TEXT:
Review by Graeme Newman
 
 
 
Review by Graeme Newman, Ph.D., School of Criminal Justice, SUNY (State University of New York), Albany
Contemporary Sociology 17(5):652-653, September 1988
One finds in this book many fascinating details and fragments of arguments about criminal punishment. The style is discursive, sometimes making the author's argument and analysis of literature obscure. The reader should persist, however, since Sheleff has creatively presented many important issues rarely addressed in regular criminal punishment literature. His unique thesis gains strength from the way he develops argument around apparent paradoxes in the criminal punishment literature.
Weighing the alternatives to capital punishment
For example, today we categorically reject any use of torture as punishment. Yet he shows that the alternatives, such as life imprisonment, are often as severe or more severe in their outcomes. His general equation of life imprisonment with the death penalty is at once captivating and certainly worth considering. The death penalty, he argues, eradicates a life. But might it not also be argued that a life term deprives an individual of "life"?

Graph understanding data

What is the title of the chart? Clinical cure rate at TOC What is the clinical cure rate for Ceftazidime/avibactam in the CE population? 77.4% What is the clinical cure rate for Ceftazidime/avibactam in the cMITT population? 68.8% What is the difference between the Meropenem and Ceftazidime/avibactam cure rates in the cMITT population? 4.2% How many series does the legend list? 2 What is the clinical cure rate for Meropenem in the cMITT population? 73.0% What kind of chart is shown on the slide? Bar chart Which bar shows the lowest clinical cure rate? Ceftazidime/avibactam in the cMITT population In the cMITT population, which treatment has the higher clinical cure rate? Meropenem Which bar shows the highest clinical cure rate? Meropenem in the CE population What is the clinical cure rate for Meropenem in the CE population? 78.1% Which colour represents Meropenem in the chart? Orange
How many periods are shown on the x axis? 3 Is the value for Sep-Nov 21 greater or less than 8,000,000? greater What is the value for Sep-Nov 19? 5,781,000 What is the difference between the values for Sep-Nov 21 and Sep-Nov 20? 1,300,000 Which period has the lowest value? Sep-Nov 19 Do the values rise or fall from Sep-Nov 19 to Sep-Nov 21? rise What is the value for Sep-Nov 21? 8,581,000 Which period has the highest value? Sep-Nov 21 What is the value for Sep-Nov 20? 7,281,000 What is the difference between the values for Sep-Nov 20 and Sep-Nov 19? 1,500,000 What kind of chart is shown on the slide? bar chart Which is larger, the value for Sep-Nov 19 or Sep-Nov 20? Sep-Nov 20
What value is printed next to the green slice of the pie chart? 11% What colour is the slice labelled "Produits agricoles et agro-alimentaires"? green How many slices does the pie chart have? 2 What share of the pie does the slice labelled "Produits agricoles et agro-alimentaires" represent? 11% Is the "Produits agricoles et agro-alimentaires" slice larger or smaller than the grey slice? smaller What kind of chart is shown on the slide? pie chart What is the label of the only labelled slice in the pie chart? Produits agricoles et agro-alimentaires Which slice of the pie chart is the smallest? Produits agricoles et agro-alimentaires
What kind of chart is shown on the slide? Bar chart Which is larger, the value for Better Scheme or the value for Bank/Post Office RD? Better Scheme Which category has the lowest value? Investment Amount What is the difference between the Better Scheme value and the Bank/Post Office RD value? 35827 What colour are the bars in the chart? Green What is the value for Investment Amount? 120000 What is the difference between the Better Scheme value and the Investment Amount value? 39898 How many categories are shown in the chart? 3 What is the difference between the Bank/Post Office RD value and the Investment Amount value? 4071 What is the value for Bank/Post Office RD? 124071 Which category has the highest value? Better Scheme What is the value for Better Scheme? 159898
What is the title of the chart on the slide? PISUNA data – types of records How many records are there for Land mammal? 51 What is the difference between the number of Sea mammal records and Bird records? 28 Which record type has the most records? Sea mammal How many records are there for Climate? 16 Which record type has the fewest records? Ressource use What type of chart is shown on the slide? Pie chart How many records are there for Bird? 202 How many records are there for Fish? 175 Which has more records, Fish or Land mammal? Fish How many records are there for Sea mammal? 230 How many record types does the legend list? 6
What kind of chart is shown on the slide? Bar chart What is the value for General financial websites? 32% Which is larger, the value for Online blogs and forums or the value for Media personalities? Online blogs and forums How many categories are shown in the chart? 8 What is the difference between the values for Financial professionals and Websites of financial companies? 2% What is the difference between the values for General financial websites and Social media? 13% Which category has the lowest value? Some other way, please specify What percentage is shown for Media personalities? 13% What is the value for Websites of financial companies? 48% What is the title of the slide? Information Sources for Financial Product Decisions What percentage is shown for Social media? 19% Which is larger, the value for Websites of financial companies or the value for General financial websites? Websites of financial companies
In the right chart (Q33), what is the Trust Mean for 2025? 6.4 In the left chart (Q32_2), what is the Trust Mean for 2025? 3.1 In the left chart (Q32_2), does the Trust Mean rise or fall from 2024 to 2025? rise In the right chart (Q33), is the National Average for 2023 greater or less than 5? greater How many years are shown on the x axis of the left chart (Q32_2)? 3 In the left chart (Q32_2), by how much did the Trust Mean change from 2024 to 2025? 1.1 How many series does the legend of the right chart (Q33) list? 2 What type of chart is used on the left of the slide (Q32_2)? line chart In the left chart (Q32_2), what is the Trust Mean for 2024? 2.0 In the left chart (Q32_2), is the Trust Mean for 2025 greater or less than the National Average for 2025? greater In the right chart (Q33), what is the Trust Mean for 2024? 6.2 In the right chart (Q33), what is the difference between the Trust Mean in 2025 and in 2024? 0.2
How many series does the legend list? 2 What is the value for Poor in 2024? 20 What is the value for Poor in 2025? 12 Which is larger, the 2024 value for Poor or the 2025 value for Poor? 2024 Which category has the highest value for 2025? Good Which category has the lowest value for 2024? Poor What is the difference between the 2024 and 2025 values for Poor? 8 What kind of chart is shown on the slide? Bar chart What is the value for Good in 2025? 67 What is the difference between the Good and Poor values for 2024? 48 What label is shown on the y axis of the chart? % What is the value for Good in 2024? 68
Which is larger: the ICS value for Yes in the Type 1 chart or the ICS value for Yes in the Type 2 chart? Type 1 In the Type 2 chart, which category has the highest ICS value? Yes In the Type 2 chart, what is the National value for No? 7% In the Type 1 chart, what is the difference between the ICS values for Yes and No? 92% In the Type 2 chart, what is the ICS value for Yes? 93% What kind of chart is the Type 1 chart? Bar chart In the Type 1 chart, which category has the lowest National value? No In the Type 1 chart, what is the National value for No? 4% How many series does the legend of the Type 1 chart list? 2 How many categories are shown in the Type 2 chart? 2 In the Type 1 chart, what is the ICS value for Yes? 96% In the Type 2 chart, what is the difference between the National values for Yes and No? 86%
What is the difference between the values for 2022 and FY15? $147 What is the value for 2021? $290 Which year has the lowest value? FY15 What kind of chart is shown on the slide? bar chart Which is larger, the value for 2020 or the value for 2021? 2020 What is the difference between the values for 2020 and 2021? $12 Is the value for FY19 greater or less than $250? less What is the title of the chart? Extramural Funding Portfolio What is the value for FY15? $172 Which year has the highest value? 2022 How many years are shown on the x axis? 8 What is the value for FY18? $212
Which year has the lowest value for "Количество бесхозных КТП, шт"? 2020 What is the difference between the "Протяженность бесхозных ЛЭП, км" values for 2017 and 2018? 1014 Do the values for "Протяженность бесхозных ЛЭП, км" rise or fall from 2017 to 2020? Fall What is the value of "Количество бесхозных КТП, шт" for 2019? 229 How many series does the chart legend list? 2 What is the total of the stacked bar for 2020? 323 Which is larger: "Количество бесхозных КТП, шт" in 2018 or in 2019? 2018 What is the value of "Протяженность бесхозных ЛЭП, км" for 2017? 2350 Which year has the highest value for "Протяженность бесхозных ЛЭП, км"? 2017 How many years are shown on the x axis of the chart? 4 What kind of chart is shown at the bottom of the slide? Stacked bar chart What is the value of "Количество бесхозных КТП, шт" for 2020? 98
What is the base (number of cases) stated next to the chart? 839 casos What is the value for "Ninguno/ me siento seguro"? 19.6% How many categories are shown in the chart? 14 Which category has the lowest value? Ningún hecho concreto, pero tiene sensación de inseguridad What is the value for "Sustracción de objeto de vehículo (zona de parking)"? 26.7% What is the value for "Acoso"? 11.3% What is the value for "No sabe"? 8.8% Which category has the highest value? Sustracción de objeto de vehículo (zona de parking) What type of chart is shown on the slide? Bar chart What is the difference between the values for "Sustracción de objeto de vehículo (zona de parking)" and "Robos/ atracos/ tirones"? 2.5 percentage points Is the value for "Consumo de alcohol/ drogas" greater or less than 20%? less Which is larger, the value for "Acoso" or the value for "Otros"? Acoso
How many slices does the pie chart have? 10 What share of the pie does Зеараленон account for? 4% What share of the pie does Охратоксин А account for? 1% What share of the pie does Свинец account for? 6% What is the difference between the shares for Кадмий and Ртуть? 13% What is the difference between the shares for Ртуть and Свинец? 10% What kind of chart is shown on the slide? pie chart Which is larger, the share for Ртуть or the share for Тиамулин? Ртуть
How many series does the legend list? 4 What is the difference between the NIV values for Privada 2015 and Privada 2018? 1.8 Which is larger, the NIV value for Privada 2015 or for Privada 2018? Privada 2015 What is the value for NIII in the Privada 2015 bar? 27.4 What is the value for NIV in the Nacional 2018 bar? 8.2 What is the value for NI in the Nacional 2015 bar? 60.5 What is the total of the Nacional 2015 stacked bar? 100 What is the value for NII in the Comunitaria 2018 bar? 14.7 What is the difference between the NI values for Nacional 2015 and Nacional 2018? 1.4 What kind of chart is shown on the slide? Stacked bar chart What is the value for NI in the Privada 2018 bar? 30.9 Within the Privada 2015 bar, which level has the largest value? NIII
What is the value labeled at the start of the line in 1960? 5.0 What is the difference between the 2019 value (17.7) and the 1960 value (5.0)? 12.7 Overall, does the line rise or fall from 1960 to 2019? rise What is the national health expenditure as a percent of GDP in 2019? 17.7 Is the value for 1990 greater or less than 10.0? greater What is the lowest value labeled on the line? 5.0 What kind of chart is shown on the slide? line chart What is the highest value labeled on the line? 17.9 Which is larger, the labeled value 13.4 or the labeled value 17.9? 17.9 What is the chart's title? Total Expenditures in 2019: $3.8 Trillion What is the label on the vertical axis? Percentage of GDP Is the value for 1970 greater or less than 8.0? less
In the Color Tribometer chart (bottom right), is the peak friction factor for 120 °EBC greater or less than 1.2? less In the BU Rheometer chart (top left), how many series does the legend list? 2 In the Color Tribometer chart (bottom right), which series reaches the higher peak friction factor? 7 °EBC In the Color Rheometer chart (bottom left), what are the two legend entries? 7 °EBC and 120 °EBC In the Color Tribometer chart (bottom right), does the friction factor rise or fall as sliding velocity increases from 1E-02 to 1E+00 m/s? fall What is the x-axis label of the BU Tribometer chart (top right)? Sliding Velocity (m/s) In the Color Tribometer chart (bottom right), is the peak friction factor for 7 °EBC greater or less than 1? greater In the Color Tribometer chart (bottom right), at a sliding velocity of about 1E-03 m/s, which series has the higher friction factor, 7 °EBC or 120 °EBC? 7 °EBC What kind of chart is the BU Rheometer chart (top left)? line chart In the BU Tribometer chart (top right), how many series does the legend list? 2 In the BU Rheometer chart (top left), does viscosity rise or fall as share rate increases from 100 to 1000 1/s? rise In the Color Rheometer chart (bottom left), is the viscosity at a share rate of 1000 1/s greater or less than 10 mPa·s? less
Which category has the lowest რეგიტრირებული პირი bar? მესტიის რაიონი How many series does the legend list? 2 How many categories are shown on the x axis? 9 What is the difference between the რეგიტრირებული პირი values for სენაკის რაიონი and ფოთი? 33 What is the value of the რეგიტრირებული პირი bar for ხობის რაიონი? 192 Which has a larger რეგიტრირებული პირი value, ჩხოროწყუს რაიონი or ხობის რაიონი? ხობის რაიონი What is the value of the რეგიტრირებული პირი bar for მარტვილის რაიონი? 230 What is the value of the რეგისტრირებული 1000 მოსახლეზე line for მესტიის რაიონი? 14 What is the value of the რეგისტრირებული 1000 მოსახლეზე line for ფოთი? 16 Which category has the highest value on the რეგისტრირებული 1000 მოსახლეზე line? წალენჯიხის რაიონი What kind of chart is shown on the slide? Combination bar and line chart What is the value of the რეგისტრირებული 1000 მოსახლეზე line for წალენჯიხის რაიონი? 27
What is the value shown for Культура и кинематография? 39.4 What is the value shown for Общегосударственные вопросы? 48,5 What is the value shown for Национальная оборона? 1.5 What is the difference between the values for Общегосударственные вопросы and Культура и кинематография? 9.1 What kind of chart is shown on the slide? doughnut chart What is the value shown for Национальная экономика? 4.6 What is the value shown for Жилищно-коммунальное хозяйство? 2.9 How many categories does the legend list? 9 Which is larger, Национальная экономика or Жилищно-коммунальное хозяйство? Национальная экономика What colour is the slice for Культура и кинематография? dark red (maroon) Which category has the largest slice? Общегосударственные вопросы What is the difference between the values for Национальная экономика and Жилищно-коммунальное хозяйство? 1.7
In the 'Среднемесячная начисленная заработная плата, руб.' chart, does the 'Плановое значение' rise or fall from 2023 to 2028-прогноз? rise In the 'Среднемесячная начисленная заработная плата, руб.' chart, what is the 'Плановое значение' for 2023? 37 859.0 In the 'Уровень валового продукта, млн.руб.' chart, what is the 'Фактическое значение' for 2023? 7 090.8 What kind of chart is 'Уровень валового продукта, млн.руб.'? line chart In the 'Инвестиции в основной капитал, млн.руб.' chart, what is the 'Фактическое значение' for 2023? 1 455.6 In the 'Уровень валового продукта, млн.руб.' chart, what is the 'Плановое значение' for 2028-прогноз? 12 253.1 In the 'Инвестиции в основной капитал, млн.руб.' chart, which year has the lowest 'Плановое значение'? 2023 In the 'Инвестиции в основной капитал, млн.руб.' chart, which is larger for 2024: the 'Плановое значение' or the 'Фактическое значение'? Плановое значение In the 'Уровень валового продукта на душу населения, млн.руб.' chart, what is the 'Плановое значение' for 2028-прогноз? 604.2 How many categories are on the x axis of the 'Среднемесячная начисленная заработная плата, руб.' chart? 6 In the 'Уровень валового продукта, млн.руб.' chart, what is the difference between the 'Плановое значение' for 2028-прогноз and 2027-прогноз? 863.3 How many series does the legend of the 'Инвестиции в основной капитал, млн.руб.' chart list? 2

TASK REQUIREMENTS:
- 1) According to the review, why should readers keep going with the book even though its style is discursive? Answer in one to three sentences.
- 2) Write what comes next in the review of Sheleff's book on criminal punishment, starting after its final sentence.
The rows come from a separate source, not from the review above.

OUTPUTS FOR THE TASKS:
- 1) Readers should persist because Sheleff has creatively presented many important issues that are rarely addressed in regular criminal punishment literature.

- 2)
Furthermore, those who actually serve out a life term are, strictly speaking, sentenced to death in prison. The argument that prison is very similar to torture is easy for him to make, particularly if one allows for the mental aspect of pain. Sheleff correctly sees that the crux of his argument rests on a careful and difficult analysis of the concept of pain. He makes an excellent beginning in examining this problem by reviewing the role of pain in both the medical model and penology, in terms of their use and avoidance of pain. Sheleff has opened up a vast avenue of research here.
How to deal with ultimate crimes?
While the book ostensibly deals with ultimate penalties, one can hardly address this issue without also considering the problem of ultimate crimes. At least, that is the way it appears, since it is difficult to think of a penalty without also envisaging its accompanying crime…
Sheleff deals with the problem of matching a punishment to an ultimate crime, such as genocide or humanicide, as well as could be expected—which is to say that he is unable to resolve the problem. The reason seems to be that society is unable to indulge in a truly matching punishment for genocide without indulging in similar behavior to that of the offender, and because of the sheer impossibility of visiting a punishment horrendous enough on one individual who has committed a crime or crimes of vast proportions.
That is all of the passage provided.